Other minor limitations are the measurement errors, which always appear in spirometry and manometry. In the case of MEP and MIP, weakness of buccal muscles might have affected the lip seal. To counteract it, we used a flanged mouthpiece. All regression equations for calculating the predicted values are based on measurements in normal individuals aged 18 to 70 years; we used them in five patients aged above 70, due to lack of equations for the elderly.
CONCLUSION AND RECOMMENDATIONS
We recommend the use of the RR and the LLN for differentiating normal values of FVC, when screening DM patients for respiratory insufficiency. RR-based FVC was the only test that showed diagnostic accuracy, with higher sensitivity in detecting respiratory symptoms, compared to the ENMC cut-off values. For assessment of FEV1, the two methods show almost-perfect agreement. However, the RR should be favoured, because it takes variability within the population into account. Furthermore, it corresponds with the guidelines of the ATS and ERS and it is an established method in practice.

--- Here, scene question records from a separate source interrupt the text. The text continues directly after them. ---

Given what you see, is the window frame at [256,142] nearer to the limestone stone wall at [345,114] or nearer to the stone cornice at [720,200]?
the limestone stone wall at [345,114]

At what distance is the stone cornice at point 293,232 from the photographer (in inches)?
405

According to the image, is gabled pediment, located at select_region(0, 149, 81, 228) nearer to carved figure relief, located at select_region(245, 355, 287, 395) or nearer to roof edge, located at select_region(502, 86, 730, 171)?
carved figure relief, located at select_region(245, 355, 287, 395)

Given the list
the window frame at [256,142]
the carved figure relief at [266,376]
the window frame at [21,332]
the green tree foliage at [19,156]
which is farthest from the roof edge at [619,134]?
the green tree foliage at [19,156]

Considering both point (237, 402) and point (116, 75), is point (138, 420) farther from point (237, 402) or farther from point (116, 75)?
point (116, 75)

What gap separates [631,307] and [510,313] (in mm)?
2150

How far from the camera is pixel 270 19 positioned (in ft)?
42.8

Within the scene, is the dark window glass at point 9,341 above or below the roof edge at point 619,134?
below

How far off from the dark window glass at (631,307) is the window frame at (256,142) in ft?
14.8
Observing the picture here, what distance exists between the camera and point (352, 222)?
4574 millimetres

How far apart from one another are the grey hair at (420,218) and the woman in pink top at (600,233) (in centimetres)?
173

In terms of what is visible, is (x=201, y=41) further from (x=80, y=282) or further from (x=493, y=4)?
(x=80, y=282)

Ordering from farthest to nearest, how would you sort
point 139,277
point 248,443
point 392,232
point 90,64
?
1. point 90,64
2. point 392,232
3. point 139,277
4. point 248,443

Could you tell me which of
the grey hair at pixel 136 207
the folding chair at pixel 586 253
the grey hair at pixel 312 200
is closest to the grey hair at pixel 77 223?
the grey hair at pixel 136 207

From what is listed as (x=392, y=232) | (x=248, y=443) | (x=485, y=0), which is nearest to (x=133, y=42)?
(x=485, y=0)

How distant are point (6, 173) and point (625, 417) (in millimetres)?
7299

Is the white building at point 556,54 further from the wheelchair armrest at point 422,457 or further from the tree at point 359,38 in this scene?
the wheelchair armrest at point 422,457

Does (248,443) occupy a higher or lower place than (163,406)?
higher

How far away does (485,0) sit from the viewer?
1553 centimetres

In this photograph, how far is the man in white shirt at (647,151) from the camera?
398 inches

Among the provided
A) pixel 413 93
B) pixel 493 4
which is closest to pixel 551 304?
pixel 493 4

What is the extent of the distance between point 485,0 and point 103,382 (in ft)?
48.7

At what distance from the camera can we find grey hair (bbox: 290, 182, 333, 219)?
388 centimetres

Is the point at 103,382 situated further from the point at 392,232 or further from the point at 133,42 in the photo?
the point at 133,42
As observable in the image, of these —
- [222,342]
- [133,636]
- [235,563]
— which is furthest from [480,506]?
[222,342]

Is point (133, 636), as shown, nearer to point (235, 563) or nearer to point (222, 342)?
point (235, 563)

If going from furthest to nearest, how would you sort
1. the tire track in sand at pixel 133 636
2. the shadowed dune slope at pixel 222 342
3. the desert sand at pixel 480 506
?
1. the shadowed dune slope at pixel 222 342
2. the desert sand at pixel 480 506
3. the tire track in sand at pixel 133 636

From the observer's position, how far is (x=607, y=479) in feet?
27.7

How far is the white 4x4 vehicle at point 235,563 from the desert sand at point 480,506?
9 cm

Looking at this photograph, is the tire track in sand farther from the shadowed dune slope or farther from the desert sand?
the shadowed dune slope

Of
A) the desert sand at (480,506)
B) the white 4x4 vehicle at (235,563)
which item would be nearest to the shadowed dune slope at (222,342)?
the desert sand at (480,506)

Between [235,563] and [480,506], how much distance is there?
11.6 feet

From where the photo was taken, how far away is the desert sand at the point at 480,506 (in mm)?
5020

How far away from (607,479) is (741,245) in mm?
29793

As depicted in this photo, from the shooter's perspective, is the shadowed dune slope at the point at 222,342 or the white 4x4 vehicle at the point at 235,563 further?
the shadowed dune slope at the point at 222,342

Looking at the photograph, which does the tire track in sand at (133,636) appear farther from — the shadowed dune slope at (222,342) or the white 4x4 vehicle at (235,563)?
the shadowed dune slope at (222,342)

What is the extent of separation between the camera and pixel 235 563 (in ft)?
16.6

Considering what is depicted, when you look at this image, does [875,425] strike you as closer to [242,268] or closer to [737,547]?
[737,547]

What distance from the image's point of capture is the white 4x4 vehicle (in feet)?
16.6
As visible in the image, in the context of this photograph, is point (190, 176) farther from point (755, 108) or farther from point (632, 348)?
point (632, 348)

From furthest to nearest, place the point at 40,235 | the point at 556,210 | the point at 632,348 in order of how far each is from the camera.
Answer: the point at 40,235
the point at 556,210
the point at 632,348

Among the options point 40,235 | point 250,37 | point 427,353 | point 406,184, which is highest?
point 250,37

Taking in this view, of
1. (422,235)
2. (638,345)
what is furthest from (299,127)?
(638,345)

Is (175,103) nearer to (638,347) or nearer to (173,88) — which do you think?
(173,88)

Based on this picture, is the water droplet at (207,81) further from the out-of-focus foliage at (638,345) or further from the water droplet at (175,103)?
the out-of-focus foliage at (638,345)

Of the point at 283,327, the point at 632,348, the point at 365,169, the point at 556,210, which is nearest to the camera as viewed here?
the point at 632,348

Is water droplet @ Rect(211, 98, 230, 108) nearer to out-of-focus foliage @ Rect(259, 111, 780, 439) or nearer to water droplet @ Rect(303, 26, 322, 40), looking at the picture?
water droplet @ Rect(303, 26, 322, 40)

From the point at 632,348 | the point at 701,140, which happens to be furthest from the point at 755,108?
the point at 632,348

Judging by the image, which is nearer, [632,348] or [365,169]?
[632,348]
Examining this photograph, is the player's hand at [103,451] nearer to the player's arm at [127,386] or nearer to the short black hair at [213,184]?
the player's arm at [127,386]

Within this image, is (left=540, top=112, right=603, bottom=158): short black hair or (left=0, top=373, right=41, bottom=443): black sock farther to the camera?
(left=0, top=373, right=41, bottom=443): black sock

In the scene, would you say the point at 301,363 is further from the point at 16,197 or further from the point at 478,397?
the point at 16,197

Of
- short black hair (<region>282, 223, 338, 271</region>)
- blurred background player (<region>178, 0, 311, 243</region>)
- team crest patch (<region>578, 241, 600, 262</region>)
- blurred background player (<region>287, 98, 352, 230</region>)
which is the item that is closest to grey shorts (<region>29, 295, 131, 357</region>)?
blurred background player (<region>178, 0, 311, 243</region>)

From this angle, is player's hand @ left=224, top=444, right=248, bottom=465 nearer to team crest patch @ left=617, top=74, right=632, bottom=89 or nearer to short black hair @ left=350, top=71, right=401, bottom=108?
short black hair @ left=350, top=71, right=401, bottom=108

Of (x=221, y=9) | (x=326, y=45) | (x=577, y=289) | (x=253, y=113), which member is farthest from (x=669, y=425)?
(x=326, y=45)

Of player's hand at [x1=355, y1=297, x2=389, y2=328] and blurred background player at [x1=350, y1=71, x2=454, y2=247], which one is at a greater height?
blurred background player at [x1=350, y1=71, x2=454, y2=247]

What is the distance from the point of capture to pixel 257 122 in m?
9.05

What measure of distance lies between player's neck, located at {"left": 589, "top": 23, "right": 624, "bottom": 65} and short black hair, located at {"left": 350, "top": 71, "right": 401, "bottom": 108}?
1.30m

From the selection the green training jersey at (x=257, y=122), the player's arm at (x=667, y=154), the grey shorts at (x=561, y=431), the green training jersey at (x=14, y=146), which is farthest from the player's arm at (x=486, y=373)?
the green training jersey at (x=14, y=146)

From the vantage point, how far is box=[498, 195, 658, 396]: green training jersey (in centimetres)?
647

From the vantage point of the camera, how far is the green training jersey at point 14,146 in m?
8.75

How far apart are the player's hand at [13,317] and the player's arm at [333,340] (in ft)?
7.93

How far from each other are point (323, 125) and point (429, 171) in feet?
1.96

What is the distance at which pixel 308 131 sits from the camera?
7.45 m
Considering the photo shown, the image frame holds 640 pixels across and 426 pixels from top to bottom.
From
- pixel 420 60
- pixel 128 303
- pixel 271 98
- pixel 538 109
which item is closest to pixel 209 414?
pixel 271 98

There is a substantial agreement between the two methods in assessment of MIP findings. However, due to low inter-method agreement and a ceiling effect in detecting respiratory symptoms using the RR-approach in the case of MEP, we could not infer conclusions from the findings and give recommendations. It is plausible that muscular weakness of the expiratory muscles might appear sooner than in inspiratory muscles, in DM patients. Still, additional development and validation of regression equations for predicting normal values of maximal respiratory pressures, with corresponding LLN as cut-off values, is required.
Overall, ENMC cut-off values seem more specific, meaning that using them would perhaps detect patients in whom respiratory insufficiency has already progressed. As a rule of thumb, clinicians can use the ENMC cut-off values for FEV1 (80%of predicted values), and for MIP (60 cmH2O).
Finally, through this example we demonstrate that the Bangdiwala’s B statistic is a more robust and visually more informative statistical method for assessing agreement between two diagnostic methods, compared to the kappa statistic. We recommend its use in clinical studies on inter-rater and inter-method agreement.
ETHICAL PUBLICATION STATEMENT
We confirm that we have read the Journal’s position on issues involved in ethical publication and affirm that this report is consistent with those guidelines.
CONFLICT OF INTEREST
None of the authors has any conflict of interest to disclose.